OBIETTIVO DEL COMPITO: Nel testo sulla sentenza che riguarda il cambio di sagoma, elenca le caratteristiche dell'edificio nominate nella frase che comincia con "La demolizione e ricostruzione di un edificio mantenendo".

Variazione sagoma dopo demolizione e ricostruzione: non sempre è fattibile
La Corte di Cassazione ribadisce i confini entro cui la ricostruzione di un edificio non diventa una nuova costruzione abusiva
La demolizione e ricostruzione di un edificio mantenendo la stessa volumetria e superficie, ma variando la sagoma non è sempre fattibile. A ribadirlo, ancora una volta, è la Corte di Cassazione con la sentenza n. 47426/2021.
Demolizione e ricostruzione con variazione sagoma: la sentenza della Corte di Cassazione
Un tema più che mai attuale, in tempi di Superbonus 110%, che può essere ultizzato anche per interventi di demolizione e ricostruzione. Attenzione però all'area in cuivengono effettuati i lavori. Nel caso in esame era stato infatti presentato ricorso contro la sentenza della Corte d’Appello dell’Aquila, che aveva considerato abusivo un intervento di demolizione e ricostruzione di un edificio senza rispettare la sagoma originaria dell’immobile in zona sottoposta a vincolo paesistico.

DATI ELENCATI:

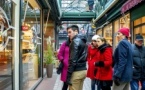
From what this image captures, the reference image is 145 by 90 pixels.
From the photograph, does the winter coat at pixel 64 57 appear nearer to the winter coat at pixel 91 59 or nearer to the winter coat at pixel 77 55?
the winter coat at pixel 77 55

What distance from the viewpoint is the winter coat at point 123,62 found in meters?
5.44

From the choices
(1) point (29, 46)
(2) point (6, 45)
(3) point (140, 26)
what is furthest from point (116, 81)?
(3) point (140, 26)

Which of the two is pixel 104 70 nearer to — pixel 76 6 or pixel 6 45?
pixel 6 45

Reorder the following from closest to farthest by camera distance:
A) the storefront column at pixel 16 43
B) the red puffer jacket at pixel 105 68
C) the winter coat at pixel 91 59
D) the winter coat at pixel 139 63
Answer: the red puffer jacket at pixel 105 68
the storefront column at pixel 16 43
the winter coat at pixel 139 63
the winter coat at pixel 91 59

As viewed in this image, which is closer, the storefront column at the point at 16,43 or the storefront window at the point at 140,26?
the storefront column at the point at 16,43

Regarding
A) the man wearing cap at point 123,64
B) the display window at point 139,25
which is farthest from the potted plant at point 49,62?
the man wearing cap at point 123,64

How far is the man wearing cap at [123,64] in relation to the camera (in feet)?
17.9

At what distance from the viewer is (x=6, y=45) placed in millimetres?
6109

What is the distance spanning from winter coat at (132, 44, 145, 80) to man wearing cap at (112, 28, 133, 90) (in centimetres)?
155

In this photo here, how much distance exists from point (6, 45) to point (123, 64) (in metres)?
2.31

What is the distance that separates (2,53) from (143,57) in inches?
128

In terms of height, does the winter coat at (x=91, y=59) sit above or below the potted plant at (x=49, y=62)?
above

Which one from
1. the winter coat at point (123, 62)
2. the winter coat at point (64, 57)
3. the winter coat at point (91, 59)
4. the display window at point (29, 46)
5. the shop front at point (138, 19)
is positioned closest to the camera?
the winter coat at point (123, 62)

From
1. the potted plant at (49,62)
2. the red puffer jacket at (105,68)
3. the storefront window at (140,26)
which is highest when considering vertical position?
the storefront window at (140,26)
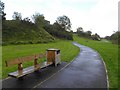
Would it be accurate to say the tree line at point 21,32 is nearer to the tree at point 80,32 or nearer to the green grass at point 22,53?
the green grass at point 22,53

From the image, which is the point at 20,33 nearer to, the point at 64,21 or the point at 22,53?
the point at 22,53

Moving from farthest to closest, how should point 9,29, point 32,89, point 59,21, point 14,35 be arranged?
point 59,21
point 9,29
point 14,35
point 32,89

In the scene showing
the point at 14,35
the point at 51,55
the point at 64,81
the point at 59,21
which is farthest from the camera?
the point at 59,21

SOLUZIONE DEL PROBLEMA: Volumetria, superficie, sagoma.